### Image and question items
━━━━━━━━
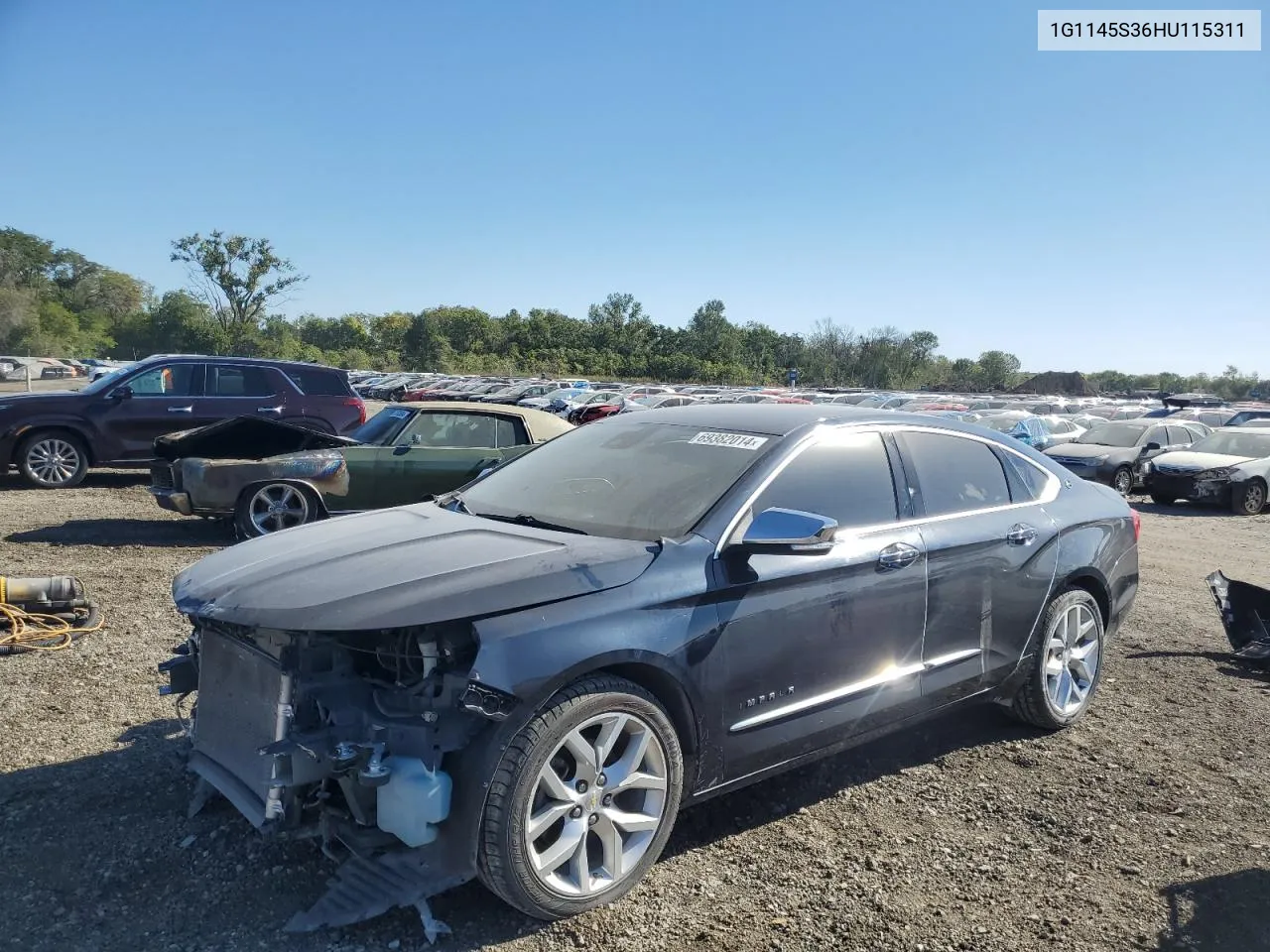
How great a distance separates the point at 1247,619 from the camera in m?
5.77

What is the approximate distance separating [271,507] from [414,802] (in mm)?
6622

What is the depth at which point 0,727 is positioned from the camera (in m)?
4.09

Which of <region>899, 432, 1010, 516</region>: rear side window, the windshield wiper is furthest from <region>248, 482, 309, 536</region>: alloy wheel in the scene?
<region>899, 432, 1010, 516</region>: rear side window

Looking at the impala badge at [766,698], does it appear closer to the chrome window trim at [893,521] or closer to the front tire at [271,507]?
the chrome window trim at [893,521]

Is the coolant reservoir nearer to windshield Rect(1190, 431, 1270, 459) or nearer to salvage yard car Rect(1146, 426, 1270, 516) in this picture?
salvage yard car Rect(1146, 426, 1270, 516)

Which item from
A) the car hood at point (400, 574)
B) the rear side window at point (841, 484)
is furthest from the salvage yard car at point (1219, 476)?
the car hood at point (400, 574)

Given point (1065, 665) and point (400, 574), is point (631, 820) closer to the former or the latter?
point (400, 574)

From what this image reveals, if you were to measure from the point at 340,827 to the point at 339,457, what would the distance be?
21.2 feet

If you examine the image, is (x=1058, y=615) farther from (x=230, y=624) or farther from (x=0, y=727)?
(x=0, y=727)

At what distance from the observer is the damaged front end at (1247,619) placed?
5.66m

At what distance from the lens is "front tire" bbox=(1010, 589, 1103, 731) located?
14.3 feet

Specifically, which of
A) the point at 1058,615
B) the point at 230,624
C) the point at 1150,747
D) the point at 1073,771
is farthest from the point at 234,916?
the point at 1150,747

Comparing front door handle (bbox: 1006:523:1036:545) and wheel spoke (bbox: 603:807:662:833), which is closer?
wheel spoke (bbox: 603:807:662:833)

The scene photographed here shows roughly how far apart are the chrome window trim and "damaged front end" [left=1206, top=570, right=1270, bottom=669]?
2.09 metres
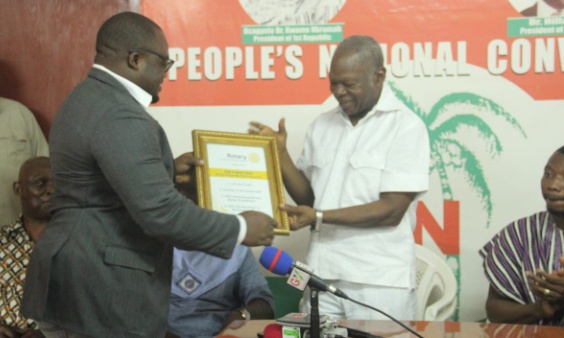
━━━━━━━━
### OBJECTIVE
Count the lines in the items above that contain the string "side". Reply with the number alone.

### TASK OUTPUT
3